Abstract
Carbonate reservoirs often contain a complex mixture of pore sizes. In Bul Hanine field, Arab-DIII reservoir is almost entirely microporous throughout the field. Microporosity affects log responses and fluid flow properties. Proper identification and quantification of different porosity classes and their influence on the petrophysical parameters is crucial to accurately calculate hydrocarbon saturation. This paper presents the results of a multi-disciplinary workflow employed to identify and quantify the different porosity classes in the Arab-D reservoir.
The workflow consists of core- and log-based analysis. The core-based analysis includes laser scanning confocal microscopy of thin sections from different reservoir facies, analysis of mercury injection data, and 3D pore network modeling.

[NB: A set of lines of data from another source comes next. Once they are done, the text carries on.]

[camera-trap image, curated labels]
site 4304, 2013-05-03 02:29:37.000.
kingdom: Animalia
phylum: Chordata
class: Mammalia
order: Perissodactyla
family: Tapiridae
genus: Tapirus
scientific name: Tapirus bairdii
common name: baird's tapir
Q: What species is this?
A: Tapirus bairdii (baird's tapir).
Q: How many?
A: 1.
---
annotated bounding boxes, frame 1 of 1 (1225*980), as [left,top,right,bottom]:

Confocal microscopy (0.25 micron resolution) quantified microporosity that cannot be seen or assessed through conventional petrography, while 3D pore network modeling helped evaluate the effect of the microporosity on the electrical parameters of the different reservoir facies. The log-based analysis includes analysis of Nuclear Magnetic Resonance logs (NMR) through spectral decomposition, interpretation of borehole images to evaluate the effects of diagenesis on the different reservoir facies, and other standard logs.
Confocal microscopy demonstrated that pores smaller than 10 microns in diameter (micropores) in wackestone to packstone facies commonly comprise almost 100% of the total porosity. Burrowed, heterogeneous packstones and wackestones have 38 to 95% microporosity. Accurate quantification of microporosity from core using confocal microscopy permitted the computation of a continuous microporosity log using primarily NMR spectral decomposition and alternatively borehole images when NMR data is not available. After image to core calibration, rock fabric analysis using borehole images identified different bioturbation intensities with variable burrow sizes and varying burrow infill textures. Permeability enhancement can develop when burrowing architectures are well developed and filled with more permeable sediment, but diagenesis can also alter the porosity and permeability. The evaluation of electrical properties yielded insights into more effective rock property parameters, indicating that water saturation in these microporous networks may be lower than previously calculated. Pore network modeling showed that the microporosity fraction influences Archie's saturation exponent ("n"). By including a variable "n" value, weighted by the fraction of microporosity, water saturation computations can be reduced by 20%, therefore increasing volumetric and original oil in place.
This workflow provides an innovative technique to characterize different porosity classes in heterogeneous carbonate reservoirs and quantify its impact on reservoir properties. It also provides a novel technique to calculate water saturation after correcting the effects of the microporosity presence in the different reservoir facies. This technique can be used in most of the microporous carbonate reservoirs.